§ Task to carry out:
Lay out the lines from the line with "Does (215,113) occupy" through the end of the lines as a two-column CSV with the headers text and answer, one row per line and its answer. Put each value in a single quoted field, with any line breaks turned into spaces.

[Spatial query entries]
● ● ● ●
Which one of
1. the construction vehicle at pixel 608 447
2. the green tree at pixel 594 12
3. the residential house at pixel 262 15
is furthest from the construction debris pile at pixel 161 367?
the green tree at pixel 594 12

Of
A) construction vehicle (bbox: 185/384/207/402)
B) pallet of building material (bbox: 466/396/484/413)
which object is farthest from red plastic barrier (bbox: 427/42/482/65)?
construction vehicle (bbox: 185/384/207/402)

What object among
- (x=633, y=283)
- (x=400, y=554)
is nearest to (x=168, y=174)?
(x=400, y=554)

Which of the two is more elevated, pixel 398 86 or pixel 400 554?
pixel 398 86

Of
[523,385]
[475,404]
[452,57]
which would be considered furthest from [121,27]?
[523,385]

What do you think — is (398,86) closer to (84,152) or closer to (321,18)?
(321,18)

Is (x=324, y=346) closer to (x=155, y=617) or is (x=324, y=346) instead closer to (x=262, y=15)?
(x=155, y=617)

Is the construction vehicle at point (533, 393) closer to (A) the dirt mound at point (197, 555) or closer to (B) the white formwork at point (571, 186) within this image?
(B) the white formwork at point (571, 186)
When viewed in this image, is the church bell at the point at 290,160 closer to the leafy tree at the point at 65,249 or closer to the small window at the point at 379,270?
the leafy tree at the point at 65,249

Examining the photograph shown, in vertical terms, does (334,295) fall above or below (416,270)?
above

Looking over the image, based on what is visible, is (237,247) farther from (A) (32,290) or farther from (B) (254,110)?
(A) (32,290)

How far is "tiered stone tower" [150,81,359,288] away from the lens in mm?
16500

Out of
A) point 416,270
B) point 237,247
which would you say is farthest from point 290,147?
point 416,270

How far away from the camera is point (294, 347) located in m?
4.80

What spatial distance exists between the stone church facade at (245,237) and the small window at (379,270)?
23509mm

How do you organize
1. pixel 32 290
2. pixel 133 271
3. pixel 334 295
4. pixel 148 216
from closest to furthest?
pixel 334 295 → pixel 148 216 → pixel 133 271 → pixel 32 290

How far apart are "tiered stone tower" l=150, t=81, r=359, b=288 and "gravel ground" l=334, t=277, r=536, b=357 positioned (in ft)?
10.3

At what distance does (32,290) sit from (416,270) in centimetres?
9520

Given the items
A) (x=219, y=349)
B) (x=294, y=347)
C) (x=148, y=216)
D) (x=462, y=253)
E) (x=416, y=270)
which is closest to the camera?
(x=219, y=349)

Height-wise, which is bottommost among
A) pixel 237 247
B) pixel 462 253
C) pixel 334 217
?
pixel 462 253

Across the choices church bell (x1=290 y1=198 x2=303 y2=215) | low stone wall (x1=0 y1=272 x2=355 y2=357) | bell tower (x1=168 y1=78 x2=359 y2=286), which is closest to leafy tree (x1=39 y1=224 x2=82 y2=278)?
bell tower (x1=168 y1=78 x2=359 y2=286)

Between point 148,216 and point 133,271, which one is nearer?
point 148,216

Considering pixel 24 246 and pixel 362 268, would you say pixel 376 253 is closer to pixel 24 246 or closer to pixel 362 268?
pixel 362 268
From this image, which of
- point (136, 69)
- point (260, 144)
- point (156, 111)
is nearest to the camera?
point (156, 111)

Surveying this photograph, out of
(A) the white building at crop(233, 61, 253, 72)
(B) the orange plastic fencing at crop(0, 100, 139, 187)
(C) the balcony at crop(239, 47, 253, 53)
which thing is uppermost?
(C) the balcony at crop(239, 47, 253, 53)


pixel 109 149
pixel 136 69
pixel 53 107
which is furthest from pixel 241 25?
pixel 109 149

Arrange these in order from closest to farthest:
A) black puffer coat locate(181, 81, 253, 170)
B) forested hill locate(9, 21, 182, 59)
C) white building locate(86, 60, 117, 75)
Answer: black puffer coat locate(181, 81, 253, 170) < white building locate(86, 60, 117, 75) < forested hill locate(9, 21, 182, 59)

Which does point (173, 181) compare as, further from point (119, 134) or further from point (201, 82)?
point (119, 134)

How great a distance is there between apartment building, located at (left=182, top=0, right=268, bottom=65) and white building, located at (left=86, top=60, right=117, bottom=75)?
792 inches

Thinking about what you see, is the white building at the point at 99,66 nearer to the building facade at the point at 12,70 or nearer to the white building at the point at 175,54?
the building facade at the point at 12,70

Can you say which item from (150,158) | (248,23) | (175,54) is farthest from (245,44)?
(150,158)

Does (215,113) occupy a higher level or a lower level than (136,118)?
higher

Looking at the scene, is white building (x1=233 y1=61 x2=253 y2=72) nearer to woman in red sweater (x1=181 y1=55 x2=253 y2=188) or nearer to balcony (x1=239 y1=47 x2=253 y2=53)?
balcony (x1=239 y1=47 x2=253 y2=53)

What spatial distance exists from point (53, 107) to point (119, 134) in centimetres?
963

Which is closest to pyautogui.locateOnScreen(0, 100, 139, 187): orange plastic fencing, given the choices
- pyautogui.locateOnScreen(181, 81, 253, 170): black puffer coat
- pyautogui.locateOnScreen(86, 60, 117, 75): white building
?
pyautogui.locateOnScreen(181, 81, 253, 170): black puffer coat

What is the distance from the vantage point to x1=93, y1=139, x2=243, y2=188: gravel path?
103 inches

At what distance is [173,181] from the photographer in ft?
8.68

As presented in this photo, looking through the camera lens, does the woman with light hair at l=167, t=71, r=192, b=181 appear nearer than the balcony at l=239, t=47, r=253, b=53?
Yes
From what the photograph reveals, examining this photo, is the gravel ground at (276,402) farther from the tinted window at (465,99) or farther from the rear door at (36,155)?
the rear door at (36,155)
● ● ● ●
§ Task answer:
text,answer
"Does (215,113) occupy a higher level or a lower level than (136,118)?","higher"
"Looking at the scene, is white building (x1=233 y1=61 x2=253 y2=72) nearer to woman in red sweater (x1=181 y1=55 x2=253 y2=188) or nearer to balcony (x1=239 y1=47 x2=253 y2=53)?","balcony (x1=239 y1=47 x2=253 y2=53)"
"What spatial distance exists from point (53, 107) to point (119, 134) in centimetres?","963"
"Which is closest to pyautogui.locateOnScreen(0, 100, 139, 187): orange plastic fencing, given the choices - pyautogui.locateOnScreen(181, 81, 253, 170): black puffer coat - pyautogui.locateOnScreen(86, 60, 117, 75): white building ?","pyautogui.locateOnScreen(181, 81, 253, 170): black puffer coat"
"What is the distance from the vantage point to x1=93, y1=139, x2=243, y2=188: gravel path?","103 inches"
"At what distance is [173,181] from the photographer in ft?","8.68"
"As presented in this photo, looking through the camera lens, does the woman with light hair at l=167, t=71, r=192, b=181 appear nearer than the balcony at l=239, t=47, r=253, b=53?","Yes"
"From what the photograph reveals, examining this photo, is the gravel ground at (276,402) farther from the tinted window at (465,99) or farther from the rear door at (36,155)?","the rear door at (36,155)"